Bancor (BNT) is the common price token used to fulfill trades and to provide liquidity on its decentralized exchange (DEX)
What is Bancor?
- Bancor is a mixture of a series of smart contracts that manage the on-chain conversion of tokens. The protocol makes it effortless and quick to convert tokens without having to go through an exchange.
- Tokens used in the network are allowed to converse seamlessly because there are no exchange or third-party platforms needed resulting in self-governing pools for tokens supported by the network.
- BNT, built via blockchain technology, is the protocol’s main token which is the default for all smart tokens created on the network. Its goal is to offer a long-term solution to liquidity problems, hence making it different from other market makers.
- Bancor ecosystem supports a two-way token model: liquid tokens and relay tokens
|Total Token Supply||230 Million|
|Current Circulating Supply||See Coinmarketcap|
|Market Capitalisation||See Coinmarketcap|
|Token Creation Date||2016|
|Can it be mined?||No|
Who is behind Bancor?
Bancor was founded by four experienced technology entrepreneurs; Eyal Heartzog, Guy Benartzi, Galia Benartzi, and Yudi Levi.
Eyal Hertzog is BNT protocol product architect who has been a technology entrepreneur for over 20 years and previously founded MetaCafe, a top video sharing site in Israel with over 50 million users while Yudi Levi is Bancor CTO who also co-founded AppCoin.
In addition, Guy Benartzi is the chief executive at Bancor while Galia Benartzi, the CEO and founder of Particle Code, is Bancore protocol business developer.
What is the purpose of Bancor?
Bancor aims to create liquidity for altcoins and to remunerate liquidity providers using an automated market maker (AMM) smart contract to facilitate trades against token liquidity pools without matching buyers and sellers
- The Bancor protocol uses an automated market maker (AMM) smart contract to facilitate trades against token liquidity pools without matching buyers and sellers.
- Bancor’s BNT token has a capped supply of 69 million tokens, of which approximately 65 million are already in circulation.
- BNT, unlike many other DEX coins, allows for trades to occur between coins on different blockchains, such as across Ethereum and EOS. More chains are planned to be added to the ecosystem in future.
- As liquidity is added to Bancor pools, the demand for BNT can be expected to grow, as every pool on Bancor must hold BNT.
- Bancor retrieves the prices for coins locked on the platform accurately by using ‘Oracles’ – such as Chainlink – to relay prices from external sources into the system correctly.
- The protocol allows other tokens to be liquidated as well. However, these tokens
(also called reserve tokens) must comply with ERC-20 or EOS standards
- A liquid token, automated token with a single reserve that mints and destroys itself, sends or removes the server token to its smart contract. It is required to reserve either BNT or a derivative of BNT token to use the Bancor network.
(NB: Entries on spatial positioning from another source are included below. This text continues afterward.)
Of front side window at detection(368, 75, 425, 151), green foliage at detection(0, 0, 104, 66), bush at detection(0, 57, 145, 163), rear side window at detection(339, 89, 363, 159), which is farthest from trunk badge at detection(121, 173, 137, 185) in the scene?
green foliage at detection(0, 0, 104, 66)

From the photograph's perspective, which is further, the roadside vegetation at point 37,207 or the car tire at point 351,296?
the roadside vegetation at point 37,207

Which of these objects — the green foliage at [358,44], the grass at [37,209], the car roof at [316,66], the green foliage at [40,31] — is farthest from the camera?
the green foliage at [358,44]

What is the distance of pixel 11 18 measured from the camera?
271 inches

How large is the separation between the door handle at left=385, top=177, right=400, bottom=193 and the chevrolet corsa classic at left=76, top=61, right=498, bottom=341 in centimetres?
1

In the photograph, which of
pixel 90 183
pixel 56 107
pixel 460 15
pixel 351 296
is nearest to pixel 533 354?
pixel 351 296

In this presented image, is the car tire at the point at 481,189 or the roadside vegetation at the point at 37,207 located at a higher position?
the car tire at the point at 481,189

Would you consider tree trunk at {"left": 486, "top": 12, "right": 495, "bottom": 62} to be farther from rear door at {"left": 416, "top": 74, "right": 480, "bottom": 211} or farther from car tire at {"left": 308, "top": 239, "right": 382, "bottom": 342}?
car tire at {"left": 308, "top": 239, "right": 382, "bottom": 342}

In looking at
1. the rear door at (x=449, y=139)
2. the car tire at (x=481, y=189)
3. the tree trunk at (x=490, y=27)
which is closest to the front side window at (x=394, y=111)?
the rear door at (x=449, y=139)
- Relay tokens, used in staking to provide liquidity, indicate the proportion of amount staked to the total value in the pool so that the token holders will get a percentage of the future earnings of Bancor
- Bancor is not intended for those who are not familiar with the Ethereum ecosystem. Even Though the protocol allows other tokens to be liquidated, the reversed tokens must still comply with ERC-20 or EOS standards.
- BNT doesn’t have fiat currency support, accordingly, it might be considered risky for traders who aren’t experienced within this protocol.
- Trading platform and margin trading are not provided nor supported. The interface consists of a simple order box. Therefore, beginners to the Bancor network may have to face a small learning curve.
News and Updates
- In January, Bancor made a move to provide more liquidity and awareness for its native token. Therefore, it distributed some ETH/BNT valued at $60,000 into various wallets that were holding a required minimum of BNT. In 2017, the protocol raised more than $144M during its initial coin offering.
- Bancor has facilitated over $2 billion trades involving several tokens including cross-chain tokens as at the time of this writing.
- In April, 2021 Bancor rolled out Vortex, a new mechanism that allows users to increase their capital efficiency while providing liquidity in its pools. The solution allows users providing liquidity in BNT to borrow funds while continuing to obtain yield from swap fees.
- A decentralized exchange upgrade report for Bancor’s v2.1 was released, covering the performance of its decentralized exchange over the last three months. Based on the document, the total liquidity increased by almost 1000%, resulting in the platform earning about $1.12 million in cumulative swap fees.